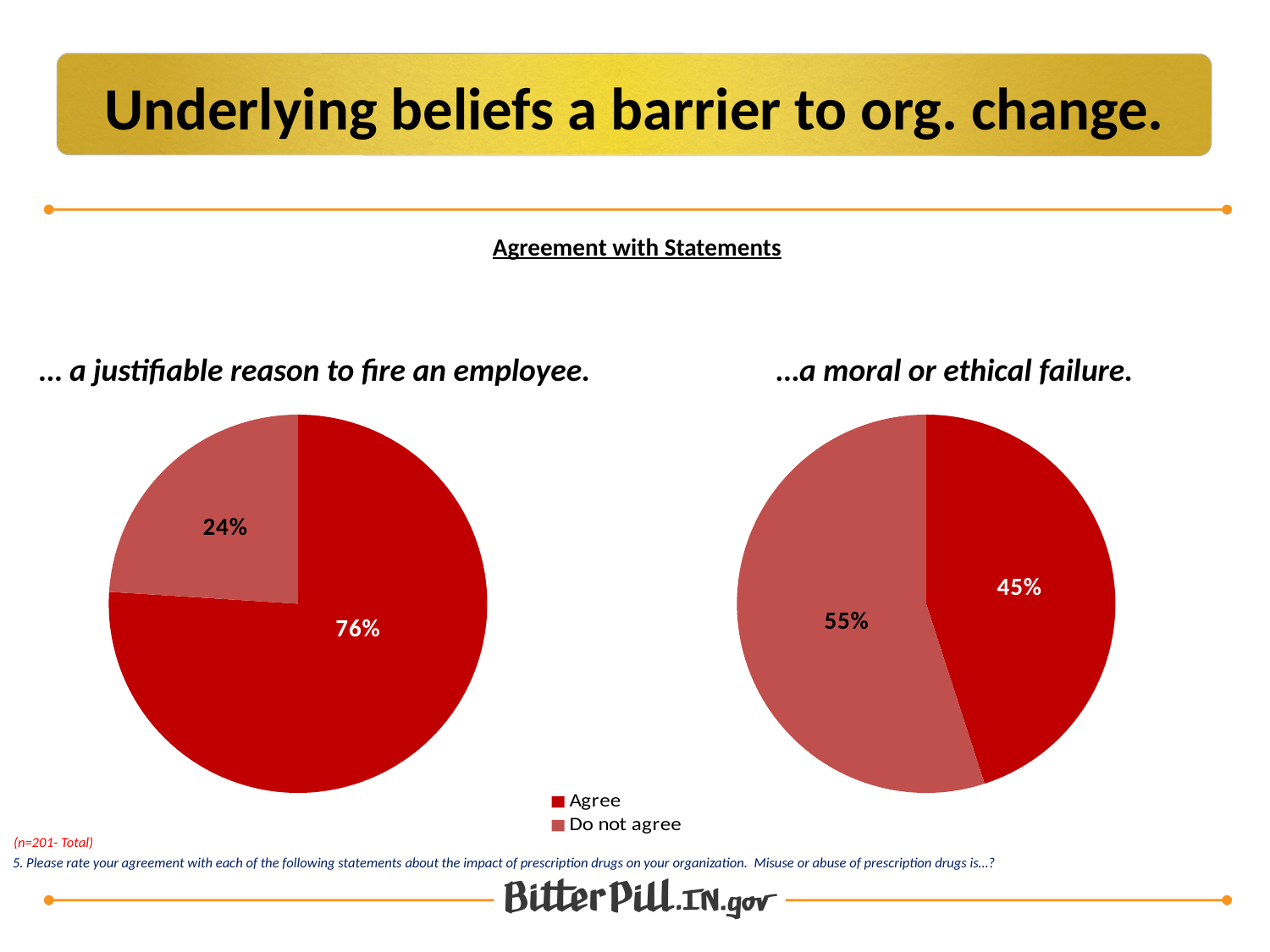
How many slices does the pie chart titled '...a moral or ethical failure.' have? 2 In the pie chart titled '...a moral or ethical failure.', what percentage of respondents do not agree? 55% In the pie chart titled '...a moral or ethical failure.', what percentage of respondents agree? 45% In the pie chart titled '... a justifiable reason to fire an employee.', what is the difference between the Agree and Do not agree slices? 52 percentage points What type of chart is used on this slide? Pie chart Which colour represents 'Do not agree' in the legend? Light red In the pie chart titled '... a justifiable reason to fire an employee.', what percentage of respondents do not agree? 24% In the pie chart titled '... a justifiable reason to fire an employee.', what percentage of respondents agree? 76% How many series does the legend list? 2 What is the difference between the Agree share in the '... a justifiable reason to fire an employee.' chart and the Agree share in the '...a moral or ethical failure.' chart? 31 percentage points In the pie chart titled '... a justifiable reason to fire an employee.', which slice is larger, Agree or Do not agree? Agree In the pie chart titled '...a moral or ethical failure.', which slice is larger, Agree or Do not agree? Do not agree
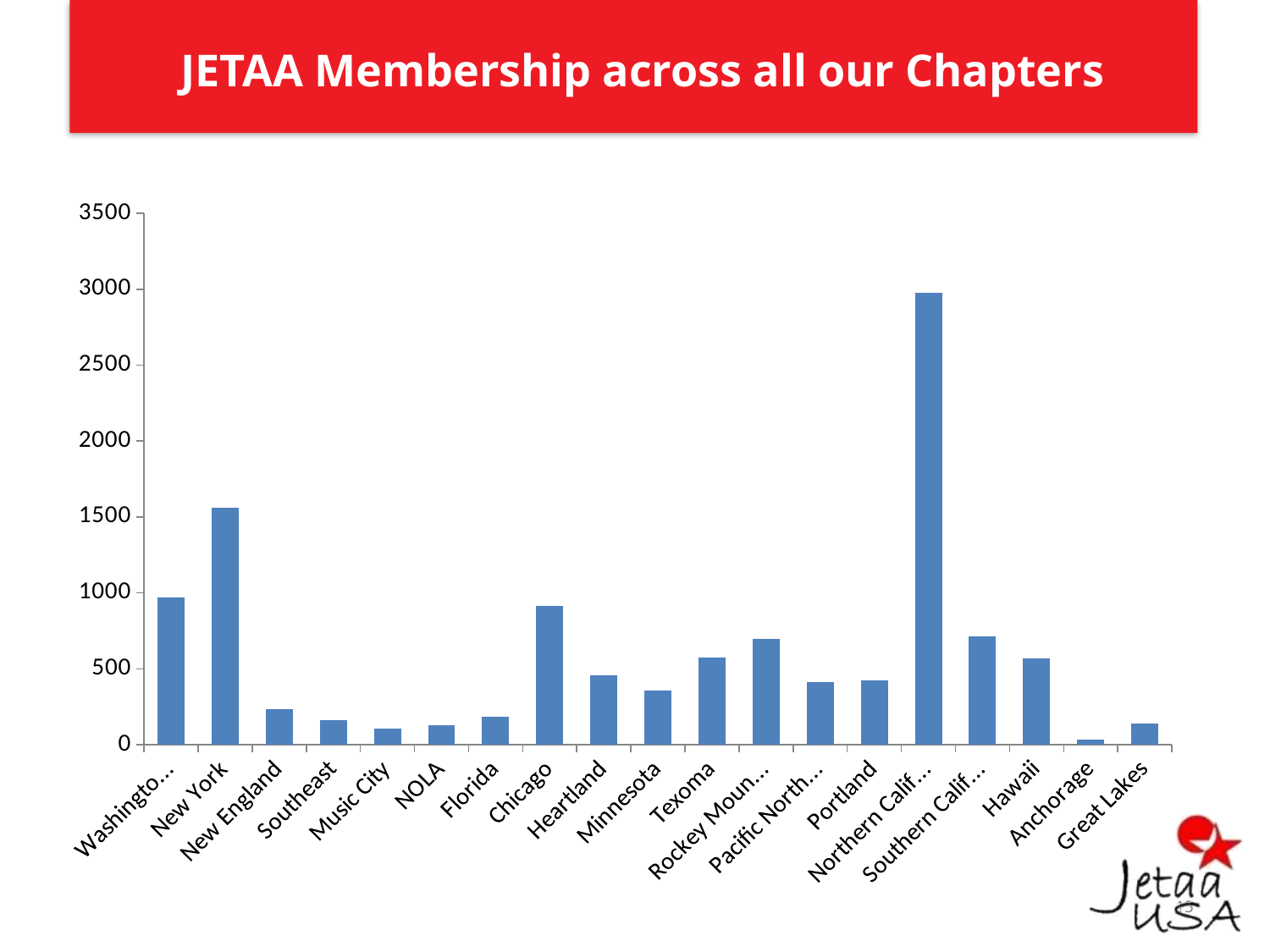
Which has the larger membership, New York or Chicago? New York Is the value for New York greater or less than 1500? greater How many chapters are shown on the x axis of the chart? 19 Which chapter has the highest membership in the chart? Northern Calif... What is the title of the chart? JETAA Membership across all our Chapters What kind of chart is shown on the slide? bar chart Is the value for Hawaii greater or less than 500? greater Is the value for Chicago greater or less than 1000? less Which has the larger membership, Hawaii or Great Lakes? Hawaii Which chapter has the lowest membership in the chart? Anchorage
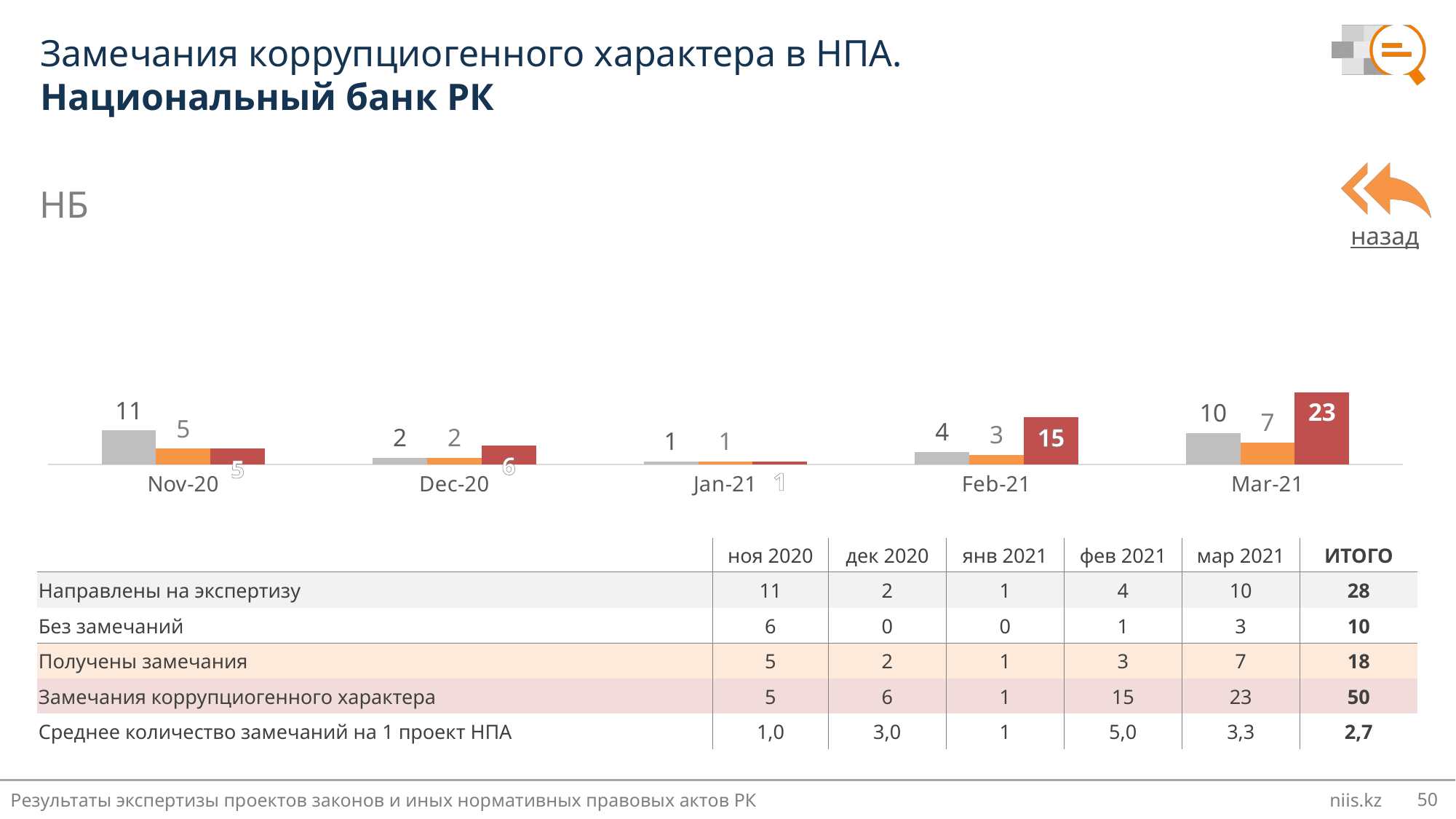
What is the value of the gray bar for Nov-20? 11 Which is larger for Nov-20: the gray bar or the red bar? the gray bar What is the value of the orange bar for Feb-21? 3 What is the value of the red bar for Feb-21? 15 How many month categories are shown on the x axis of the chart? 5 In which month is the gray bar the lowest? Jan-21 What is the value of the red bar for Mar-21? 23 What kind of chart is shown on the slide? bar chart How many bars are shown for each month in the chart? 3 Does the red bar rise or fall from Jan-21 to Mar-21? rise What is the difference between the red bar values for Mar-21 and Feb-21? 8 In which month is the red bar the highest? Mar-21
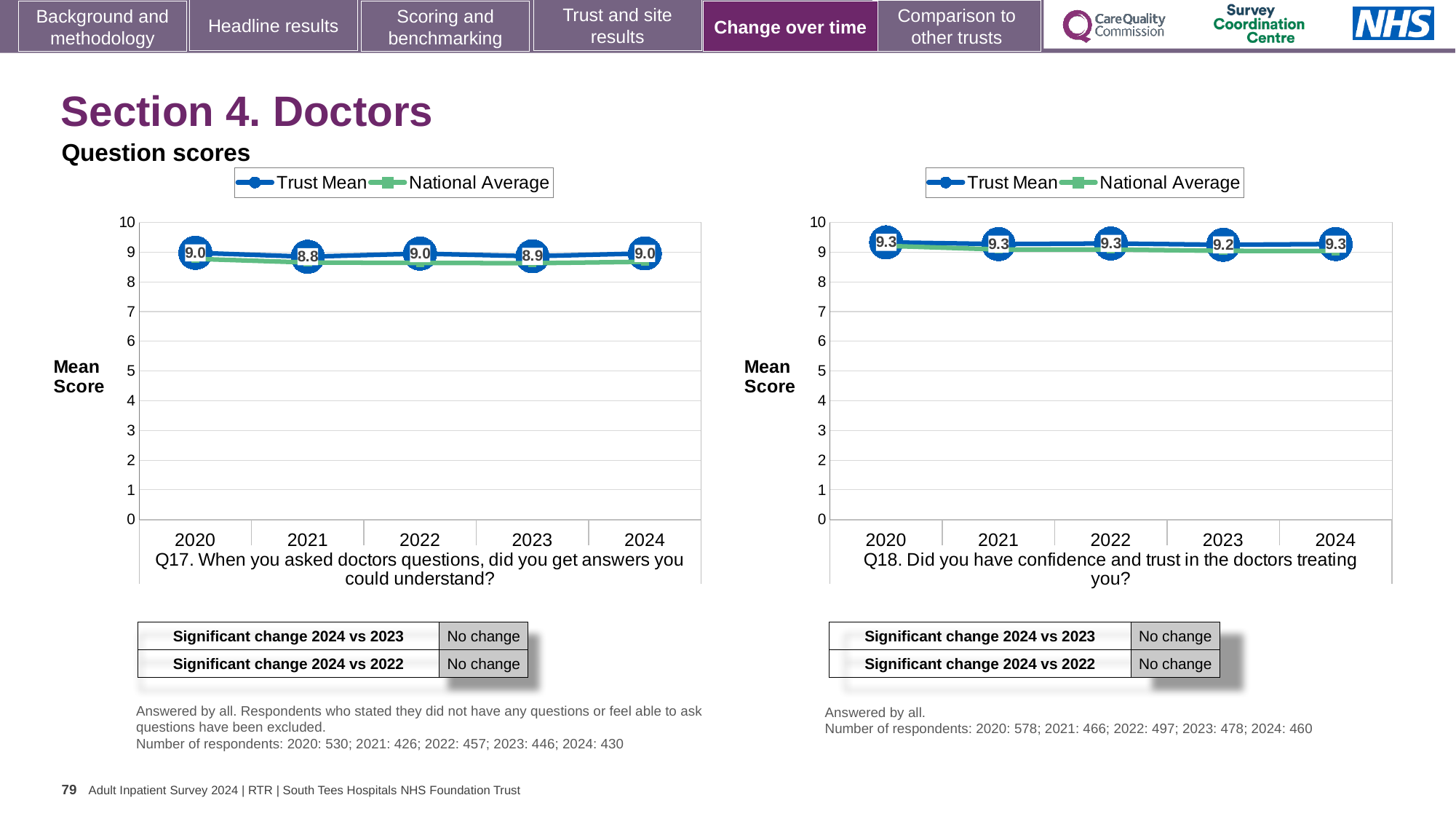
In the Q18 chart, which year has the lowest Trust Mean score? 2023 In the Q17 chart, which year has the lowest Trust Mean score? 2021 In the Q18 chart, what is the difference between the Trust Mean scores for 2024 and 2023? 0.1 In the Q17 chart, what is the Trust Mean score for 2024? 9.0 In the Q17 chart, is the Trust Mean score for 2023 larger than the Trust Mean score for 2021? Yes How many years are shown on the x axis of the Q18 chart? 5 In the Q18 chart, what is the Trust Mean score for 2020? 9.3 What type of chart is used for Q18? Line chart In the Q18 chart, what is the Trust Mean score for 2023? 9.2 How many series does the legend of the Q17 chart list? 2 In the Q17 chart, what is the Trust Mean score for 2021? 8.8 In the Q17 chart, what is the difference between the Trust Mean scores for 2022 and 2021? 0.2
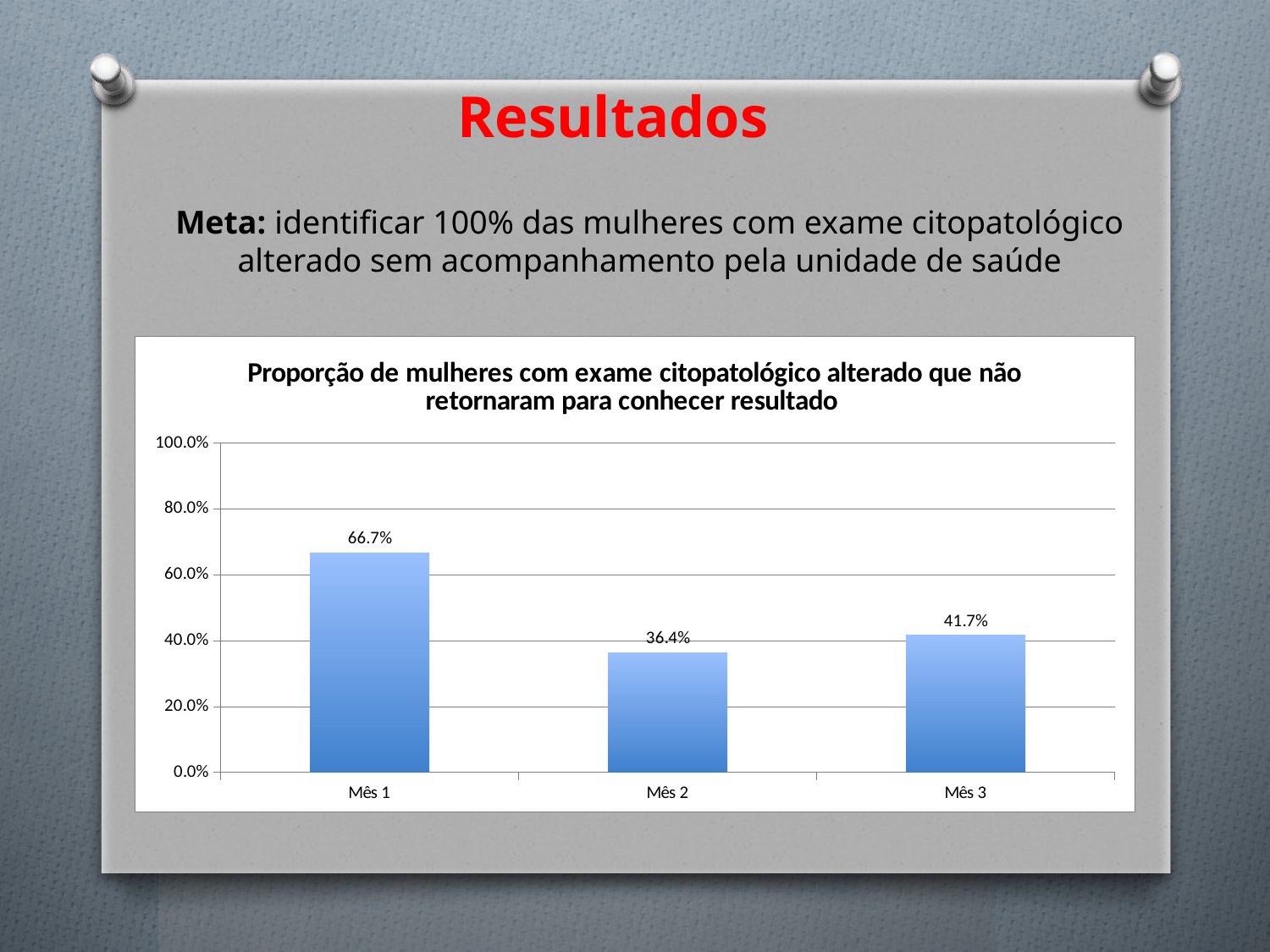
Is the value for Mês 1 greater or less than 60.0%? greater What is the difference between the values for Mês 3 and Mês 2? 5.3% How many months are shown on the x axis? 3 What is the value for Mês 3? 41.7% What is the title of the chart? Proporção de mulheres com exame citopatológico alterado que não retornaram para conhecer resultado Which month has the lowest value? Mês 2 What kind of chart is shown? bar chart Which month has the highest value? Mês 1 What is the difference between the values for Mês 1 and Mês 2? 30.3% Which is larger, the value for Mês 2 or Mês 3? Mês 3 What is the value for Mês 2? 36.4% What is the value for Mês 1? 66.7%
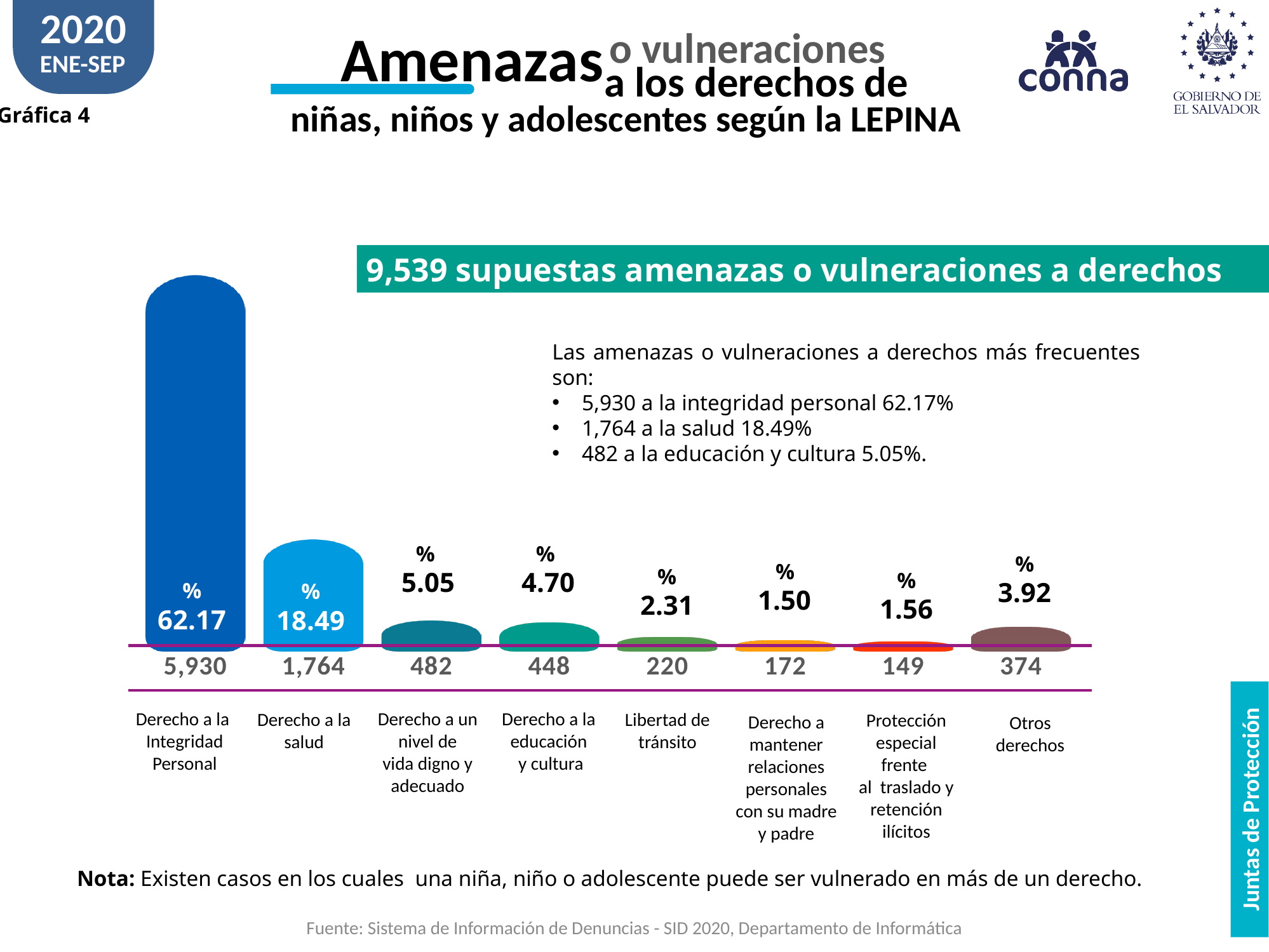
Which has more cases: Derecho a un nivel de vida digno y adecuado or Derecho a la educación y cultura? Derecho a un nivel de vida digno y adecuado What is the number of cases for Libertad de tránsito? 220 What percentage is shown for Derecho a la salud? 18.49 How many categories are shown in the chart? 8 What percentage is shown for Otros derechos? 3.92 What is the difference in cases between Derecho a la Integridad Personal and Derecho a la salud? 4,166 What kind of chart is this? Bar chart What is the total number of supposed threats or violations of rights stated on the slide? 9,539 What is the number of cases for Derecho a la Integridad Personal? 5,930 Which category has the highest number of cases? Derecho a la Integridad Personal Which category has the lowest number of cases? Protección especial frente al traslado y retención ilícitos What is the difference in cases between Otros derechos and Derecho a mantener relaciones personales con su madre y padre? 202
------------------------------
## EXERCISE
Can you give every row above again with "chart" swapped for "graph" throughout and nothing else changed? Leave the pictures out.

## ANSWER FOR THE TASK
How many slices does the pie graph titled '...a moral or ethical failure.' have? 2 In the pie graph titled '...a moral or ethical failure.', what percentage of respondents do not agree? 55% In the pie graph titled '...a moral or ethical failure.', what percentage of respondents agree? 45% In the pie graph titled '... a justifiable reason to fire an employee.', what is the difference between the Agree and Do not agree slices? 52 percentage points What type of graph is used on this slide? Pie graph Which colour represents 'Do not agree' in the legend? Light red In the pie graph titled '... a justifiable reason to fire an employee.', what percentage of respondents do not agree? 24% In the pie graph titled '... a justifiable reason to fire an employee.', what percentage of respondents agree? 76% How many series does the legend list? 2 What is the difference between the Agree share in the '... a justifiable reason to fire an employee.' graph and the Agree share in the '...a moral or ethical failure.' graph? 31 percentage points In the pie graph titled '... a justifiable reason to fire an employee.', which slice is larger, Agree or Do not agree? Agree In the pie graph titled '...a moral or ethical failure.', which slice is larger, Agree or Do not agree? Do not agree
Which has the larger membership, New York or Chicago? New York Is the value for New York greater or less than 1500? greater How many chapters are shown on the x axis of the graph? 19 Which chapter has the highest membership in the graph? Northern Calif... What is the title of the graph? JETAA Membership across all our Chapters What kind of graph is shown on the slide? bar graph Is the value for Hawaii greater or less than 500? greater Is the value for Chicago greater or less than 1000? less Which has the larger membership, Hawaii or Great Lakes? Hawaii Which chapter has the lowest membership in the graph? Anchorage
What is the value of the gray bar for Nov-20? 11 Which is larger for Nov-20: the gray bar or the red bar? the gray bar What is the value of the orange bar for Feb-21? 3 What is the value of the red bar for Feb-21? 15 How many month categories are shown on the x axis of the graph? 5 In which month is the gray bar the lowest? Jan-21 What is the value of the red bar for Mar-21? 23 What kind of graph is shown on the slide? bar graph How many bars are shown for each month in the graph? 3 Does the red bar rise or fall from Jan-21 to Mar-21? rise What is the difference between the red bar values for Mar-21 and Feb-21? 8 In which month is the red bar the highest? Mar-21
In the Q18 graph, which year has the lowest Trust Mean score? 2023 In the Q17 graph, which year has the lowest Trust Mean score? 2021 In the Q18 graph, what is the difference between the Trust Mean scores for 2024 and 2023? 0.1 In the Q17 graph, what is the Trust Mean score for 2024? 9.0 In the Q17 graph, is the Trust Mean score for 2023 larger than the Trust Mean score for 2021? Yes How many years are shown on the x axis of the Q18 graph? 5 In the Q18 graph, what is the Trust Mean score for 2020? 9.3 What type of graph is used for Q18? Line graph In the Q18 graph, what is the Trust Mean score for 2023? 9.2 How many series does the legend of the Q17 graph list? 2 In the Q17 graph, what is the Trust Mean score for 2021? 8.8 In the Q17 graph, what is the difference between the Trust Mean scores for 2022 and 2021? 0.2
Is the value for Mês 1 greater or less than 60.0%? greater What is the difference between the values for Mês 3 and Mês 2? 5.3% How many months are shown on the x axis? 3 What is the value for Mês 3? 41.7% What is the title of the graph? Proporção de mulheres com exame citopatológico alterado que não retornaram para conhecer resultado Which month has the lowest value? Mês 2 What kind of graph is shown? bar graph Which month has the highest value? Mês 1 What is the difference between the values for Mês 1 and Mês 2? 30.3% Which is larger, the value for Mês 2 or Mês 3? Mês 3 What is the value for Mês 2? 36.4% What is the value for Mês 1? 66.7%
Which has more cases: Derecho a un nivel de vida digno y adecuado or Derecho a la educación y cultura? Derecho a un nivel de vida digno y adecuado What is the number of cases for Libertad de tránsito? 220 What percentage is shown for Derecho a la salud? 18.49 How many categories are shown in the graph? 8 What percentage is shown for Otros derechos? 3.92 What is the difference in cases between Derecho a la Integridad Personal and Derecho a la salud? 4,166 What kind of graph is this? Bar graph What is the total number of supposed threats or violations of rights stated on the slide? 9,539 What is the number of cases for Derecho a la Integridad Personal? 5,930 Which category has the highest number of cases? Derecho a la Integridad Personal Which category has the lowest number of cases? Protección especial frente al traslado y retención ilícitos What is the difference in cases between Otros derechos and Derecho a mantener relaciones personales con su madre y padre? 202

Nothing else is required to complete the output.